Yeah, AI isn’t creative. You need to ask it to describe these types of patterns, and then include avoiding them in your original prompt to make it come across as somewhat natural.

What I wonder is whether the author of the article recognized these patterns and didn’t care, didn’t even recognize them, or didn’t proofread the article?

EForEndeavour

3 months ago

1 reply

I gather he's operating Beyond the Prompt, and isn't here to rehash prompt engineering tips.

collingreen

3 months ago

This made me chuckle

donnaoana

3 months ago

1 reply

it's not written by AI

sethaurus

3 months ago

You've said plainly elsewhere in these comments that you did use AI to write it:

> thanks, I used AI but aren't we all? I thought the point of AI is to get us to be more productive.

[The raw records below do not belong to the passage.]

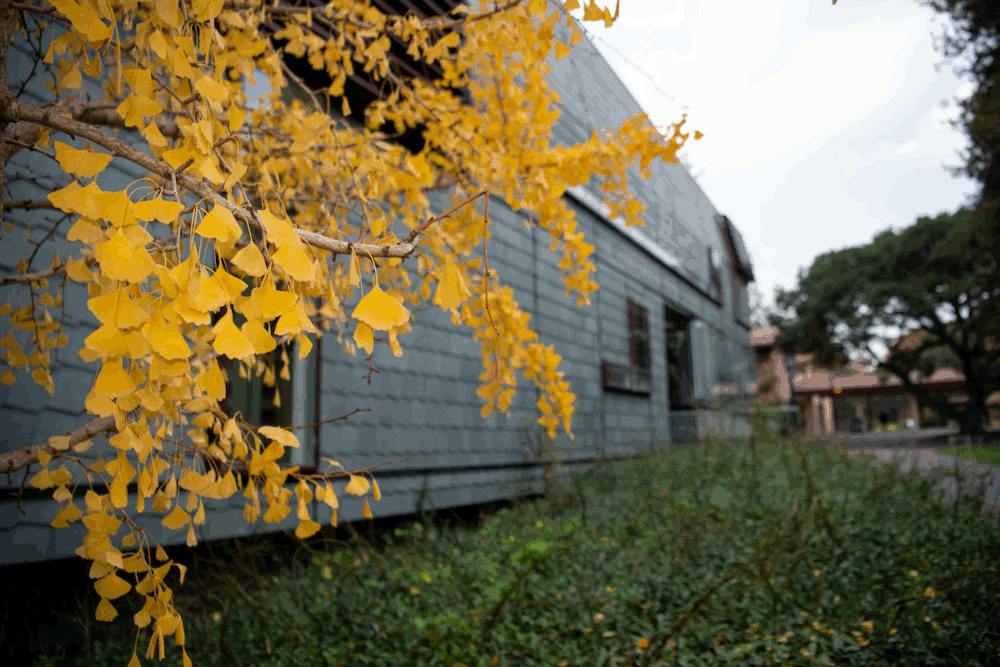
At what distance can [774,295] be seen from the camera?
2561 cm

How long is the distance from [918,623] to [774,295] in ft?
83.3

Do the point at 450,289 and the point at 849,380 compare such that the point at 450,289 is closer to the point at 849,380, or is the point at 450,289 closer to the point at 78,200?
the point at 78,200

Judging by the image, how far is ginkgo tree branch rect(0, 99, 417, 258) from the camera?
103 centimetres

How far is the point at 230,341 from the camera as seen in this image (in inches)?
30.6

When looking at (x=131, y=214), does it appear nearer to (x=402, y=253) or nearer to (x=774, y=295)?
(x=402, y=253)

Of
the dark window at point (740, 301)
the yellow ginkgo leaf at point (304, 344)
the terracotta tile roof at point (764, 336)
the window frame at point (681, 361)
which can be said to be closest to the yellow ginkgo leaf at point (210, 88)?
the yellow ginkgo leaf at point (304, 344)

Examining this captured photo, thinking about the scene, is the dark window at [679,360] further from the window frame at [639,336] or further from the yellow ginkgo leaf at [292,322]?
the yellow ginkgo leaf at [292,322]

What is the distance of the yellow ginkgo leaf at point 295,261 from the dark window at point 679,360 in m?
10.3

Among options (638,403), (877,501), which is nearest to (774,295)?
(638,403)

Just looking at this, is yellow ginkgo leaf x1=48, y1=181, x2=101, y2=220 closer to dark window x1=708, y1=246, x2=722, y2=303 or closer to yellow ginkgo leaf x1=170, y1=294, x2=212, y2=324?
yellow ginkgo leaf x1=170, y1=294, x2=212, y2=324

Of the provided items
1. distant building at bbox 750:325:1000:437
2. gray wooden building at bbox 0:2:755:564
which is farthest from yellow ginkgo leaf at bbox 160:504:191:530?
distant building at bbox 750:325:1000:437

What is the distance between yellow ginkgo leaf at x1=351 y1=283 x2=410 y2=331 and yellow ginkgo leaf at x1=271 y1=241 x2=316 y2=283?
0.09 metres

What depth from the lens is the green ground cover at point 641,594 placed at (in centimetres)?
250

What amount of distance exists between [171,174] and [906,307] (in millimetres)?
23099
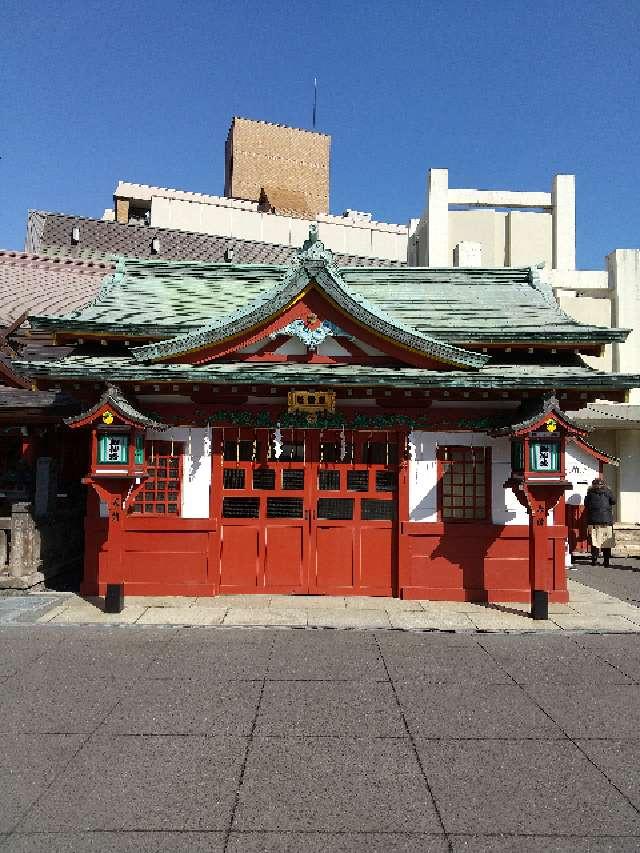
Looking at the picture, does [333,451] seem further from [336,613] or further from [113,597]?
[113,597]

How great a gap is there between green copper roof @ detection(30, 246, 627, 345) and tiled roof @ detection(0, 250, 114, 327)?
6764mm

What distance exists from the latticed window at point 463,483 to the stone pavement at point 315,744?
3004 mm

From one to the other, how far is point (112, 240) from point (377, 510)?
83.9ft

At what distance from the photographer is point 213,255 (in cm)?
3138

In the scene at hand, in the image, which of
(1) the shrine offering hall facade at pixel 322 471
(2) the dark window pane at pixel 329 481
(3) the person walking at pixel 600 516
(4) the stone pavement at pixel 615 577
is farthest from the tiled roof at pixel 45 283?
(4) the stone pavement at pixel 615 577

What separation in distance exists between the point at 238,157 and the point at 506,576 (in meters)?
44.0

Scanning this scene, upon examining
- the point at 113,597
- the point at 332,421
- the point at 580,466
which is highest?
the point at 332,421

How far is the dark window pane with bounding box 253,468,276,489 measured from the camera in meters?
11.1

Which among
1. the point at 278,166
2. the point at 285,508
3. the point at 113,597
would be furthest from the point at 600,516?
the point at 278,166

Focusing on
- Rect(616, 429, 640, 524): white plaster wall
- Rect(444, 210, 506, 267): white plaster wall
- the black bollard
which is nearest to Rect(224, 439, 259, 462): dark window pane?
the black bollard

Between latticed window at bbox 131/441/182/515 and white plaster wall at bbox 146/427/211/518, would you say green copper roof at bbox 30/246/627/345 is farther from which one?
latticed window at bbox 131/441/182/515

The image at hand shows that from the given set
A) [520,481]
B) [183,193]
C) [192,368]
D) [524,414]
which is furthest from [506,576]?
[183,193]

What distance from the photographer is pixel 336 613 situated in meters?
9.95

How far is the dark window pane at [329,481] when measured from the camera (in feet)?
36.6
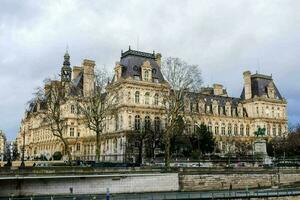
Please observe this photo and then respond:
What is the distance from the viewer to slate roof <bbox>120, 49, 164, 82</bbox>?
2785 inches

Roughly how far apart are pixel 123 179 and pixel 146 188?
2678 mm

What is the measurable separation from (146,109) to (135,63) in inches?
342

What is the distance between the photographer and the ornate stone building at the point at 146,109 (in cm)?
6862

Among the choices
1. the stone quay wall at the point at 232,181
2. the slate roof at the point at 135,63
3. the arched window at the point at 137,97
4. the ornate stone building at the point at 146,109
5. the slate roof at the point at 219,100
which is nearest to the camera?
the stone quay wall at the point at 232,181

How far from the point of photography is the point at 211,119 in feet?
281

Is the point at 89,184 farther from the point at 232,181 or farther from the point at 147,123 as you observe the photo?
the point at 147,123

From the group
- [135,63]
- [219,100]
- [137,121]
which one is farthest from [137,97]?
[219,100]


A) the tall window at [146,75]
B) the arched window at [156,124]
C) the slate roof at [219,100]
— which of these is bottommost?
the arched window at [156,124]

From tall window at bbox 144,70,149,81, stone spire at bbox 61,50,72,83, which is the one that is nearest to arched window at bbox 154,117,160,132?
tall window at bbox 144,70,149,81

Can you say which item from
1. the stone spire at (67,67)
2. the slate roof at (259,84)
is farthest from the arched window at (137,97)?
the slate roof at (259,84)

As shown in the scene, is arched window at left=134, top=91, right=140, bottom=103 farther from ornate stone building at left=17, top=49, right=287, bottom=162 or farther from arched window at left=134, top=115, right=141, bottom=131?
arched window at left=134, top=115, right=141, bottom=131

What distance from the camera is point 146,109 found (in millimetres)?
69625

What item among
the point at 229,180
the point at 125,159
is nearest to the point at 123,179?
the point at 229,180

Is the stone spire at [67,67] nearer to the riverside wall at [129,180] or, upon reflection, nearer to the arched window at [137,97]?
the arched window at [137,97]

You've also repeatedly dismissed any criticism of the writing as "hate."

If you want readers to do you the favor of reading your work, please do them the favor of writing it.

nylonstrung

3 months ago

Are there any good lists of these GPTisms or research on the common patterns?

Beyond the em dashes and overuse of "delve" etc. there is this distinctive style of composition I want to understand and recognize better

tkgally

3 months ago

2 replies

I started to suspect a few paragraphs in that this post was written with a lot of AI assistance, but I continued to read to the end because the content was interesting to me. Here's one point that resonated in particular:

"There’s a missing primitive here: a secure, portable memory layer that works across apps, usable by the user, not locked inside the provider. No one’s nailed it yet. One panelist said if he weren’t building his current startup, this would be his next one."

ares623

3 months ago

2 replies

Isn’t that markdown files?

tkgally

3 months ago

1 reply

I was thinking about consumer-facing AI products, where md files controlled by the user presumably wouldn’t fly.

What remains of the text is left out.